We don't talk much about our genetics anymore. Especially the fact that both of our families tend to lead long, healthy lives. Or that in outward appearance, Mr. ABF seems to have inherited every recessive gene there was to inherit from his families. Obviously including that one. I look like my father, exactly. When I was about 12, I once went to visit him at the office and into the elevator walked a guy who turned out to be one of my dad's students. He took one look at me and said, "You must be a [Last name]." I look like my cousins' sister (minus her totally from-the-bottle blond hair, do not be fooled). We all have the same features, same faces, same eyes. When pregnant, we anticipated Bella would inherit all of my family's dominant stuff -- the big cheeks, big eyes -- and probably look just like me, but with her father's (dominant) brown eyes; instead, she looks just like her father, with my blue eyes. There used to be a sense of awe in her recessive inheritance, but like I said, that conversation never comes up anymore. We don't discuss the possible lineage of Bella's facial features because I think we silently agree that we are simply fucking lucky to have her at all. Our family trees have ceased to be places of mystery and wonderment, squirrel cheeks and Roman noses, underlying contentment of a life that lies ahead, and have instead become landmines of not-knowing from whence this microcosmic death-knell originated.
Mr. ABF's last boss was Irish through-and-through, the kind of guy who spoke at the big-time St. Patrick's dinners and whatnot. And from him, we learned about a traditional Gaelic prayer that gets thrown around a lot. When Maddy died, someone from the office gave us a copy. I'm not religious but for some reason I find this prayer especially appealing. It might be the mysterious double entendre of it -- is the person referring to me when they say it, or Maddy? Or both? Does it refer to the present, or the afterlife, and is there any difference? And I love that it acknowledges the here and now, the journey I'm already on, and how arduous it will be, and that it will eventually lead me right back here, where you are:
May the road rise up to meet you.
May the wind be always at your back.
May the sun shine warm upon your face;
the rains fall soft upon your fields and until we meet again,
may God hold you in the palm of His hand.
It's not saccharine, it's not "everything will be ok." It's simply hoping that while you're in the now, on this lousy trek forward, things go as best they can. And I'm rather down with that.

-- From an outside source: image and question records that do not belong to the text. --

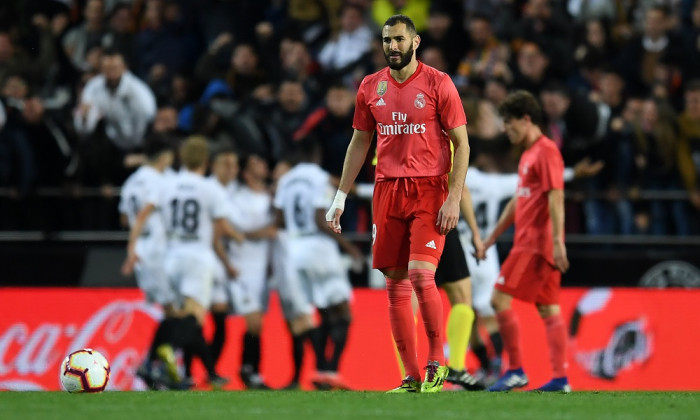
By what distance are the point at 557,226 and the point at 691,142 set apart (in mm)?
5509

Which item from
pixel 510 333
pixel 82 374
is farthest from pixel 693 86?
pixel 82 374

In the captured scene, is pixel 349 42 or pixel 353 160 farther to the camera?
pixel 349 42

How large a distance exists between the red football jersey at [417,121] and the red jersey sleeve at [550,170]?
1.55 metres

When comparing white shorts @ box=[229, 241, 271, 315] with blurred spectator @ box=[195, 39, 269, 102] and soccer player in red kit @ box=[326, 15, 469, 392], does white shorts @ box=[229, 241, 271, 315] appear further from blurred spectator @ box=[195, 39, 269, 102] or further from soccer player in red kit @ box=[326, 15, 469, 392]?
soccer player in red kit @ box=[326, 15, 469, 392]

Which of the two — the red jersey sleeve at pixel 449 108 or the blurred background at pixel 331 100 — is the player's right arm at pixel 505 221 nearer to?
the red jersey sleeve at pixel 449 108

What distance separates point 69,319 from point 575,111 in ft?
19.9

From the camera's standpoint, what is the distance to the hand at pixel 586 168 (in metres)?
13.0

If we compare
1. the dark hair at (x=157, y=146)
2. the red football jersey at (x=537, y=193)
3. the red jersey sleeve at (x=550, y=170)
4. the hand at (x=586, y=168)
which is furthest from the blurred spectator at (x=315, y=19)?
the red jersey sleeve at (x=550, y=170)

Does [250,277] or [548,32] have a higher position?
[548,32]

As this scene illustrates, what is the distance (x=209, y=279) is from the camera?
40.4 feet

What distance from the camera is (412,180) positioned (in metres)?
8.04

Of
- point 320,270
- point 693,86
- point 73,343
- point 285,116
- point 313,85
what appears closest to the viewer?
point 320,270

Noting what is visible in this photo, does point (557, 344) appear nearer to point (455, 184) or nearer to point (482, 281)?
point (455, 184)

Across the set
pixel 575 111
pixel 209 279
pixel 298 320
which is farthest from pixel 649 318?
pixel 209 279
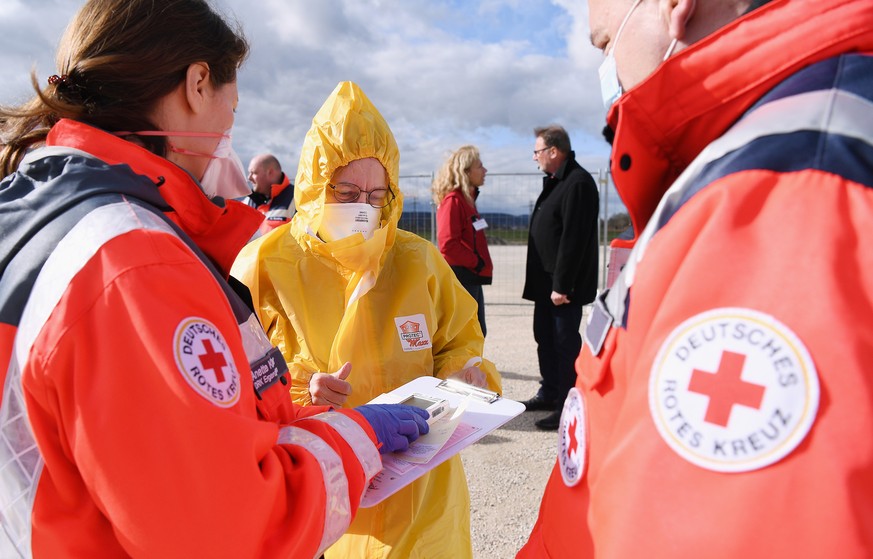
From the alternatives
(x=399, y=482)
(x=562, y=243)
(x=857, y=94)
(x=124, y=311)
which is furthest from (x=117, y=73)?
(x=562, y=243)

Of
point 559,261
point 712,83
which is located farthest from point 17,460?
point 559,261

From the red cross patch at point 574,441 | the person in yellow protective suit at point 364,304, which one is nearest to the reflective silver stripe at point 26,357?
the red cross patch at point 574,441

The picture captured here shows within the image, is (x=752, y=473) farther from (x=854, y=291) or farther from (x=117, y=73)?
(x=117, y=73)

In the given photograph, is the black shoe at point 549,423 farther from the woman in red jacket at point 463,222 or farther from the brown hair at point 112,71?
the brown hair at point 112,71

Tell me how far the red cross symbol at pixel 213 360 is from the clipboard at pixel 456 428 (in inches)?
21.1

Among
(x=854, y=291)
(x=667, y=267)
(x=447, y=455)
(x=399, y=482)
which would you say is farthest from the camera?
(x=447, y=455)

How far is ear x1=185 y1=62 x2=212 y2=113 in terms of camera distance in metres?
1.16

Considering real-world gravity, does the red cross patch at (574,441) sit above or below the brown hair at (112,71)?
below

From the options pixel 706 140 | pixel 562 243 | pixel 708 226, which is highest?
pixel 706 140

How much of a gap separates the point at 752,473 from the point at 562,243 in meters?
3.89

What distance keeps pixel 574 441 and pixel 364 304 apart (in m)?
1.23

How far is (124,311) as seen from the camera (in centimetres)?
78

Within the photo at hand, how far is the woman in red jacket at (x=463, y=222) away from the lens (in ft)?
17.3

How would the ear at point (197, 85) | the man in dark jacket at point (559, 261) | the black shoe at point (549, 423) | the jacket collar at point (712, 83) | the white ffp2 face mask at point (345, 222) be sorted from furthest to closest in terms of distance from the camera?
the black shoe at point (549, 423) → the man in dark jacket at point (559, 261) → the white ffp2 face mask at point (345, 222) → the ear at point (197, 85) → the jacket collar at point (712, 83)
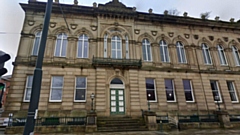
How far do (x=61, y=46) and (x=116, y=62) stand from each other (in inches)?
255

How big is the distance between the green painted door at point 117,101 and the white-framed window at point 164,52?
6939 millimetres

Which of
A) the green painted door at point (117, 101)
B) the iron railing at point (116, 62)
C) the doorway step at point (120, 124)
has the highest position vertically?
the iron railing at point (116, 62)

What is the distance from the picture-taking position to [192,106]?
1616 centimetres

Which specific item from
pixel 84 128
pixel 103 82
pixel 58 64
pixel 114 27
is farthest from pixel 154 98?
pixel 58 64

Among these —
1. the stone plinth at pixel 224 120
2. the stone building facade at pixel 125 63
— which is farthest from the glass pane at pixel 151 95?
the stone plinth at pixel 224 120

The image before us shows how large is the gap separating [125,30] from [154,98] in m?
8.82

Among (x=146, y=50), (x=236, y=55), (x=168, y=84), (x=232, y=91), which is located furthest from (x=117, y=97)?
(x=236, y=55)

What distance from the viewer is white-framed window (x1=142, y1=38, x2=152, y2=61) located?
17.3 metres

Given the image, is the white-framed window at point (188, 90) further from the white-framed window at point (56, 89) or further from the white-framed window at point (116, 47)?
the white-framed window at point (56, 89)

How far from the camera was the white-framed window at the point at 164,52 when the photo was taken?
1781cm

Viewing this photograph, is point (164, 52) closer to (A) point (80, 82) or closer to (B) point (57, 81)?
(A) point (80, 82)

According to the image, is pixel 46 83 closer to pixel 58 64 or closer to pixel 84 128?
pixel 58 64

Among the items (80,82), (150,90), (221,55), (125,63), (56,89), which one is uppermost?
(221,55)

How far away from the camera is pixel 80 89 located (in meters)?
14.6
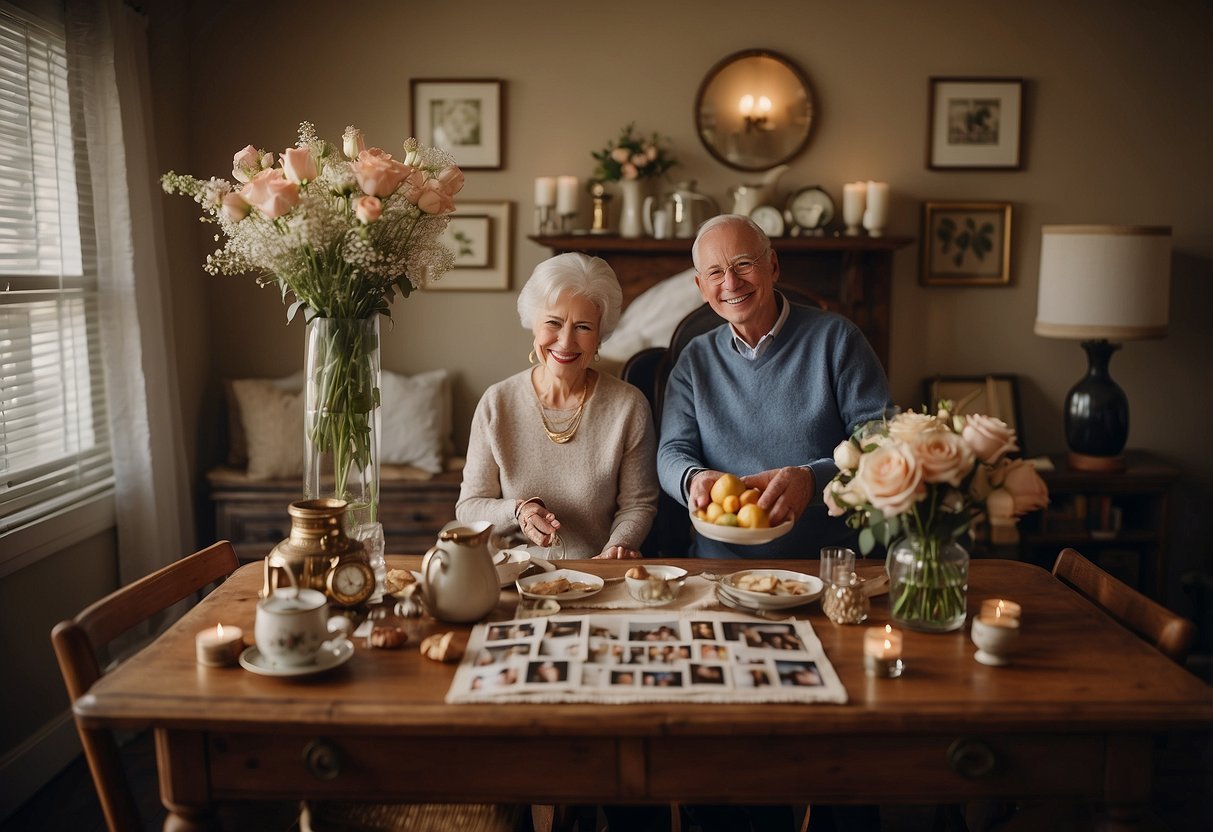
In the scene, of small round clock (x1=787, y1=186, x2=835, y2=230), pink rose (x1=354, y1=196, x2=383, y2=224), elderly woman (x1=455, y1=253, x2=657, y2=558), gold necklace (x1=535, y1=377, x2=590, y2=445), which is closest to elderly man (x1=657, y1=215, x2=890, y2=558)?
elderly woman (x1=455, y1=253, x2=657, y2=558)

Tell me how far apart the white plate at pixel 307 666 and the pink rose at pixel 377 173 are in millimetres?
756

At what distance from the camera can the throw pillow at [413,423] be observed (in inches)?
148

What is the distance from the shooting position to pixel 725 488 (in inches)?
70.3

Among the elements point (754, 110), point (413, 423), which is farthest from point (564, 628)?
point (754, 110)

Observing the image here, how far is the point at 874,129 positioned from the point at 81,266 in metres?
3.01

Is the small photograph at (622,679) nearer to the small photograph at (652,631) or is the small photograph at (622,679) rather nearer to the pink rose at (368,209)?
the small photograph at (652,631)

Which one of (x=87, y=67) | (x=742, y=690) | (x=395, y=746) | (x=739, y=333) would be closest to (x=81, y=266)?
(x=87, y=67)

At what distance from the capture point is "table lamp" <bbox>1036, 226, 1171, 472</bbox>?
11.5 feet

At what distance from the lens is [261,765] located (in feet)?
4.33

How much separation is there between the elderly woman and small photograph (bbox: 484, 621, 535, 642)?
0.65 meters

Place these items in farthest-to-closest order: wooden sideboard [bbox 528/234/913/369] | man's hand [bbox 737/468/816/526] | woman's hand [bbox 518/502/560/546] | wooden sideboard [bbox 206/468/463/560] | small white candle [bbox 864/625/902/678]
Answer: wooden sideboard [bbox 528/234/913/369] < wooden sideboard [bbox 206/468/463/560] < woman's hand [bbox 518/502/560/546] < man's hand [bbox 737/468/816/526] < small white candle [bbox 864/625/902/678]

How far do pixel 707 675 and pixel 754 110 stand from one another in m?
3.09

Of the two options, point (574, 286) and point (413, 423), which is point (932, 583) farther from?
point (413, 423)

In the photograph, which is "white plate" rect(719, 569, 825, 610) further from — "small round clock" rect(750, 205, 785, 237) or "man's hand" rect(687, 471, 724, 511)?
"small round clock" rect(750, 205, 785, 237)
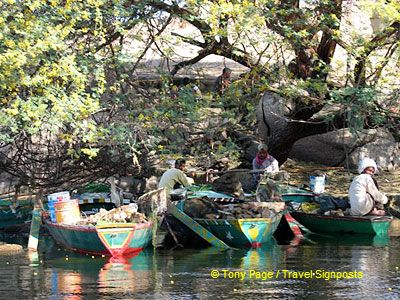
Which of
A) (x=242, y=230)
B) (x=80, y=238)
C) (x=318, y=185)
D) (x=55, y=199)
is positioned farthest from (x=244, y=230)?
(x=318, y=185)

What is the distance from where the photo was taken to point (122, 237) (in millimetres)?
15500

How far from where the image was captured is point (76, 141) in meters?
16.4

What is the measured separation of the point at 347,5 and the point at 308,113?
3.11m

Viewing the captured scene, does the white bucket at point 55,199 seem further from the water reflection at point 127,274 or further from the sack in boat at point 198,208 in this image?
the sack in boat at point 198,208

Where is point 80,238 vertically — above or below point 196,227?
below

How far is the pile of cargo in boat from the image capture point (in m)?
15.9

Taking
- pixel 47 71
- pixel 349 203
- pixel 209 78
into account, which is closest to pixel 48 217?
pixel 47 71

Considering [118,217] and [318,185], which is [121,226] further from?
[318,185]

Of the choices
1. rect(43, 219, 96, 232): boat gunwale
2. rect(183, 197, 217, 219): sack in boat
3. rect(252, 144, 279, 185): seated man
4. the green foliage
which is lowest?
rect(43, 219, 96, 232): boat gunwale

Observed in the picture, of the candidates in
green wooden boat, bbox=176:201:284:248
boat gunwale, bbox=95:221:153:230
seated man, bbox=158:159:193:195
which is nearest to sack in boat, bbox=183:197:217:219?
green wooden boat, bbox=176:201:284:248

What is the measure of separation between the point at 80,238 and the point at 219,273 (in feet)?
10.4

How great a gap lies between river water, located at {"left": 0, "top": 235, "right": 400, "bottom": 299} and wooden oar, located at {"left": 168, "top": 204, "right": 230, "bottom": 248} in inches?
7.0

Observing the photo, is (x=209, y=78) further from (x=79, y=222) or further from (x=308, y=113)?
(x=79, y=222)

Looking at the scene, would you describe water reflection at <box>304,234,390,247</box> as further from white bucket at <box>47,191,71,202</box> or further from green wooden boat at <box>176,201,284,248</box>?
white bucket at <box>47,191,71,202</box>
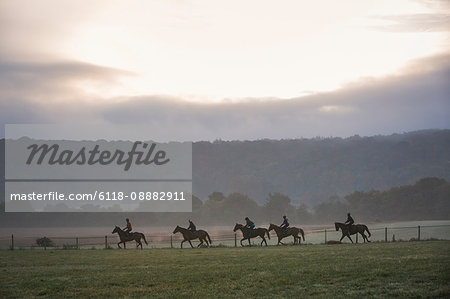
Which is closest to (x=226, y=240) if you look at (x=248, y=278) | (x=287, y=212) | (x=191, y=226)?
(x=191, y=226)

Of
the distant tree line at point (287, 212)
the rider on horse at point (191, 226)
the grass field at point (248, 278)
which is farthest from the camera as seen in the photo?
the distant tree line at point (287, 212)

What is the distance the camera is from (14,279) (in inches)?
891

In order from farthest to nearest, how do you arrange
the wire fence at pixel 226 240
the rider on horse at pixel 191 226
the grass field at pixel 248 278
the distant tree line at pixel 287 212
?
the distant tree line at pixel 287 212 < the wire fence at pixel 226 240 < the rider on horse at pixel 191 226 < the grass field at pixel 248 278

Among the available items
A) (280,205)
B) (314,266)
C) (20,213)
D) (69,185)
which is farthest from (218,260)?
(69,185)

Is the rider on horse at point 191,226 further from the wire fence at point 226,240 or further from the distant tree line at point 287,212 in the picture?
the distant tree line at point 287,212

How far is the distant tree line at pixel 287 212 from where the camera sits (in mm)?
133000

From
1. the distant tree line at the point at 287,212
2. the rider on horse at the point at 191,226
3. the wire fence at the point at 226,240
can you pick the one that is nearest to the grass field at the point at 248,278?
the rider on horse at the point at 191,226

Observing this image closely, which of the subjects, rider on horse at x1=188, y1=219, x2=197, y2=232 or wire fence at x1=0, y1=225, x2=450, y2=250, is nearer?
rider on horse at x1=188, y1=219, x2=197, y2=232

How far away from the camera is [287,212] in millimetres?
146875

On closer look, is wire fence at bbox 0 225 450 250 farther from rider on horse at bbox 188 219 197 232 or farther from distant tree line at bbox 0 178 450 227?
distant tree line at bbox 0 178 450 227

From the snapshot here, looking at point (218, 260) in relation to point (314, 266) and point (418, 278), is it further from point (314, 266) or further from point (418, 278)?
point (418, 278)

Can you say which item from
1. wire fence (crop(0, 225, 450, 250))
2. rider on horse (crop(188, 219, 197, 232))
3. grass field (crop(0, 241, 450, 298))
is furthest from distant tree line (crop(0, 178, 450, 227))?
grass field (crop(0, 241, 450, 298))

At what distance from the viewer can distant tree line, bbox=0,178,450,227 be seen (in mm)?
133000

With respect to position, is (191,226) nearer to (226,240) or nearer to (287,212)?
(226,240)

Huh. Turns out I might actually be a wee bit Irish. In any event, I'm embracing it today if no other reason than to head down to my neighborhood Irish bar (which obviously, being in my neighborhood, includes organic and vegan dishes on the menu) and have a Guinness, on tap. And raise a toast to my Grandmother, who brought up three boys single-handedly regardless of her country of origin, and all of my great ones, for conspiring to place me where I am.
With some really funky babykilling genetics. Beannachtam na Feile Padraig, and all that.